Please copy out the data starting at the line that contains "Rank these items" and ending at the line that contains "Answer: cyclist in", including both of those lines.

◆ Exercise input:
= = = = = = =

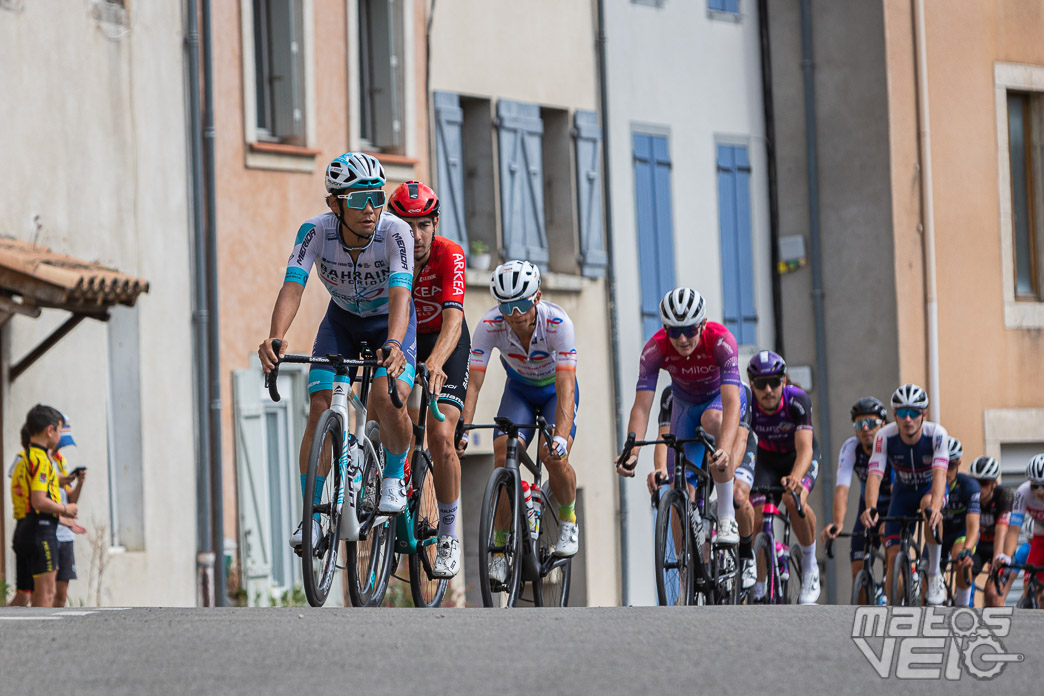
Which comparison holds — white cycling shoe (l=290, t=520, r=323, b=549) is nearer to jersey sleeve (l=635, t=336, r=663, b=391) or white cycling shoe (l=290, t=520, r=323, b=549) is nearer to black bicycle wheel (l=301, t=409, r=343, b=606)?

= = = = = = =

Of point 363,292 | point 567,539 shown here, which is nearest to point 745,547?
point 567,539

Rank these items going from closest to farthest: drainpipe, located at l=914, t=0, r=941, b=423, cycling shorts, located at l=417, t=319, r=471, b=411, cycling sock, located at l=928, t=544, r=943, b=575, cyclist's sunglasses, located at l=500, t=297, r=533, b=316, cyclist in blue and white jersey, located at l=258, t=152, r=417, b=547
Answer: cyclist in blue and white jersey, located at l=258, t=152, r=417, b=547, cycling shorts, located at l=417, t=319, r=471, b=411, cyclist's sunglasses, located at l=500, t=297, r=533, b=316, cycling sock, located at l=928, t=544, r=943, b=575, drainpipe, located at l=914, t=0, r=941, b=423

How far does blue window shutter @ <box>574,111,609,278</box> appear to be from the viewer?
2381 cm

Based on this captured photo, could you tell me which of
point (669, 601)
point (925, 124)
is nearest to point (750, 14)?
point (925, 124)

= = = = = = =

◆ Exercise output:
Rank these items going from closest to farthest: drainpipe, located at l=914, t=0, r=941, b=423, cycling shorts, located at l=417, t=319, r=471, b=411, cycling sock, located at l=928, t=544, r=943, b=575, cyclist's sunglasses, located at l=500, t=297, r=533, b=316, cyclist in blue and white jersey, located at l=258, t=152, r=417, b=547
Answer: cyclist in blue and white jersey, located at l=258, t=152, r=417, b=547, cycling shorts, located at l=417, t=319, r=471, b=411, cyclist's sunglasses, located at l=500, t=297, r=533, b=316, cycling sock, located at l=928, t=544, r=943, b=575, drainpipe, located at l=914, t=0, r=941, b=423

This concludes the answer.